以下の記録をすべて、空行を除いて番号付きの箇条書きに変換しなさい。画像は解答に含めないこと。
------ 記録 ------
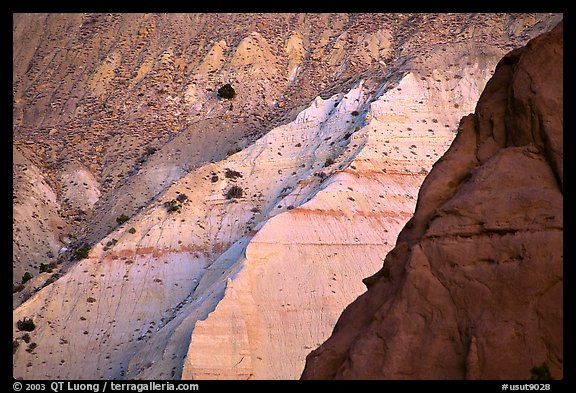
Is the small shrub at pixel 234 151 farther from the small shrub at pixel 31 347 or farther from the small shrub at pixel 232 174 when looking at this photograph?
the small shrub at pixel 31 347

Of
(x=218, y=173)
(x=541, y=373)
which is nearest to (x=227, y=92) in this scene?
(x=218, y=173)

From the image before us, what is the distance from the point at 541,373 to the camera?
11719 mm

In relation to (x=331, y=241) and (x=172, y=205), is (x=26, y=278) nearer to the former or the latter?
(x=172, y=205)

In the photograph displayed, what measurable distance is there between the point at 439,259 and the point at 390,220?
30026 millimetres

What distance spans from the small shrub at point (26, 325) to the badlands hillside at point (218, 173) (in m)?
0.21

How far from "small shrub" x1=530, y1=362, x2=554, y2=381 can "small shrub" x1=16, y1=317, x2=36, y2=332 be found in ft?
116

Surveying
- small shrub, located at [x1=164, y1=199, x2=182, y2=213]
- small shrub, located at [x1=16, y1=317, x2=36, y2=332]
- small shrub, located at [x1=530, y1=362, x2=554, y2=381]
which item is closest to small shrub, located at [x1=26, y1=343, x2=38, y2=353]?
A: small shrub, located at [x1=16, y1=317, x2=36, y2=332]

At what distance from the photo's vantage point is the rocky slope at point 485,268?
12.2 m

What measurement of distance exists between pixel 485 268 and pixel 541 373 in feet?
5.40

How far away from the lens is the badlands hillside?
38.8m

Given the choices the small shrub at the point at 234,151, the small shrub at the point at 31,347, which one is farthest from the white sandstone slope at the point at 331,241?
the small shrub at the point at 31,347

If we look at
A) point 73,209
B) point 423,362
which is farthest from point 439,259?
point 73,209

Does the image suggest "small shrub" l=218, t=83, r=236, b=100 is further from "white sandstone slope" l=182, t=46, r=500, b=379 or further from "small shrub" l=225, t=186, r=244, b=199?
"small shrub" l=225, t=186, r=244, b=199
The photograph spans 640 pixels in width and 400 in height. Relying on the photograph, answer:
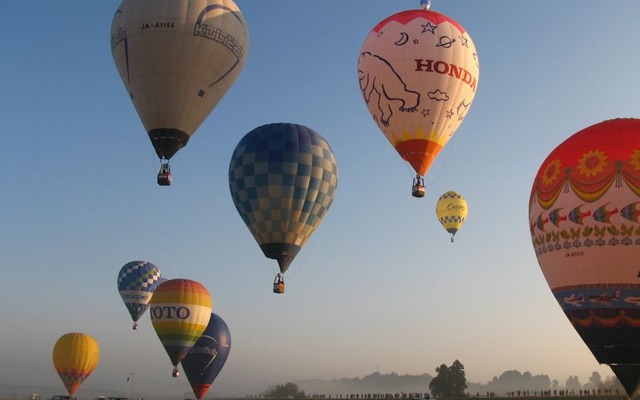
------
解答:
1. Is the small shrub at pixel 234 151 farther from the small shrub at pixel 31 347 or farther from the small shrub at pixel 232 174 when looking at this photograph?
2. the small shrub at pixel 31 347
3. Of
4. (x=218, y=173)
5. (x=541, y=373)
6. which is nearest to (x=227, y=92) in this scene?
7. (x=218, y=173)
8. From the image before us, what is the distance from the point at 541,373 to the camera?
9. 11719 mm
10. In relation to (x=331, y=241) and (x=172, y=205), is (x=26, y=278) nearer to the former or the latter?
11. (x=172, y=205)
12. In the photograph displayed, what measurable distance is there between the point at 439,259 and the point at 390,220?
13. 30026 millimetres
14. What distance spans from the small shrub at point (26, 325) to the badlands hillside at point (218, 173) (in m)?
15. 0.21
16. How far from "small shrub" x1=530, y1=362, x2=554, y2=381 can "small shrub" x1=16, y1=317, x2=36, y2=332 be found in ft?
17. 116
18. Surveying
19. - small shrub, located at [x1=164, y1=199, x2=182, y2=213]
20. - small shrub, located at [x1=16, y1=317, x2=36, y2=332]
21. - small shrub, located at [x1=530, y1=362, x2=554, y2=381]
22. which item is closest to small shrub, located at [x1=26, y1=343, x2=38, y2=353]?
23. A: small shrub, located at [x1=16, y1=317, x2=36, y2=332]
24. At what distance from the photo's vantage point is the rocky slope at point 485,268?
25. 12.2 m
26. What measurement of distance exists between pixel 485 268 and pixel 541 373 in feet?
27. 5.40
28. How far away from the lens is the badlands hillside?
29. 38.8m
30. Given the choices the small shrub at the point at 234,151, the small shrub at the point at 31,347, which one is farthest from the white sandstone slope at the point at 331,241?
31. the small shrub at the point at 31,347
32. If we look at
33. A) point 73,209
34. B) point 423,362
35. which is farthest from point 439,259?
36. point 73,209
37. Does the image suggest "small shrub" l=218, t=83, r=236, b=100 is further from "white sandstone slope" l=182, t=46, r=500, b=379 or further from "small shrub" l=225, t=186, r=244, b=199?
38. "small shrub" l=225, t=186, r=244, b=199
39. The photograph spans 640 pixels in width and 400 in height. Relying on the photograph, answer:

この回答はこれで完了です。